START Article
Winter 2026

February 24th 2026, 6 pm UTC

Title: Is a Good Foundation Necessary for Efficient Reinforcement Learning? The Computational Role of the Base Model in Exploration

Paper: https://arxiv.org/abs/2503.07453

Slides: link

february 17th 2026, 6 pm UTC

Speaker: Aldo Pacchiano (Boston University)

Title: On the Hardness of Bandit Learning

Paper: https://arxiv.org/abs/2506.14746

Slides: link

More Details:

Authors: Nataly Brukhim, Aldo Pacchiano, Miroslav Dudik, Robert Schapire

Abstract: Bandit learning (best-arm identification) with structured reward classes is often viewed as an interactive analogue of classical learnability, inviting the hope for clean characterizations and generic algorithmic principles. In this talk, I’ll present evidence that this analogy breaks in fundamental ways: (i) no “VC-dimension–like” combinatorial quantity with finite character can characterize bandit learnability, even for finite classes, and (ii) computational hardness can be inherent to bandit learning, via a construction where the optimal action is identifiable with two queries yet no polynomial-time algorithm can achieve this unless RP = NP even though the same class admits efficient ERM-style consistency and other standard primitives. I’ll also discuss how observation noise reshapes query complexity, including sharp separations between noise-free and noisy regimes, and a final separation showing that query-optimal identification and regret-optimal learning can be incompatible objectives.

Speaker Bio: Aldo Pacchiano’s research revolves around the statistical and algorithmic foundations that let AI systems learn and adapt as the world around them changes. He is an Assistant Professor in Boston University’s Center for Computing & Data Sciences, and a visiting scientist at the Eric and Wendy Schmidt center at the Broad Institute where he develops methods for sequential decision making that allow computers to discover new knowledge with minimal human guidance. His research agenda is two-pronged: advancing the theory that explains how learning unfolds in dynamic environments and translating those insights into high-impact applications ranging from autonomous scientific discovery to the human-centric design of AI systems.

February 10th 2026, 6 pm UTC

Speaker: Alena Shilova (INRIA)
END Article
START Supplied data
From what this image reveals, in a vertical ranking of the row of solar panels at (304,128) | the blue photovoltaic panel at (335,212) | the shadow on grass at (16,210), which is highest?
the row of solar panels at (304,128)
END Supplied data
**Direction A**: Name every author listed for the paper on the hardness of bandit learning in the seminar schedule.
**Direction B**: Write out the part of the seminar schedule that opens with the words containing "Title: Is a" and closes with "Pacchiano (Boston University)", switching "Exploration" to "Planning".

**Correct answer A**: Nataly Brukhim, Aldo Pacchiano, Miroslav Dudik, Robert Schapire

**Correct answer B**:
Title: Is a Good Foundation Necessary for Efficient Reinforcement Learning? The Computational Role of the Base Model in Planning

Paper: https://arxiv.org/abs/2503.07453

Slides: link

february 17th 2026, 6 pm UTC

Speaker: Aldo Pacchiano (Boston University)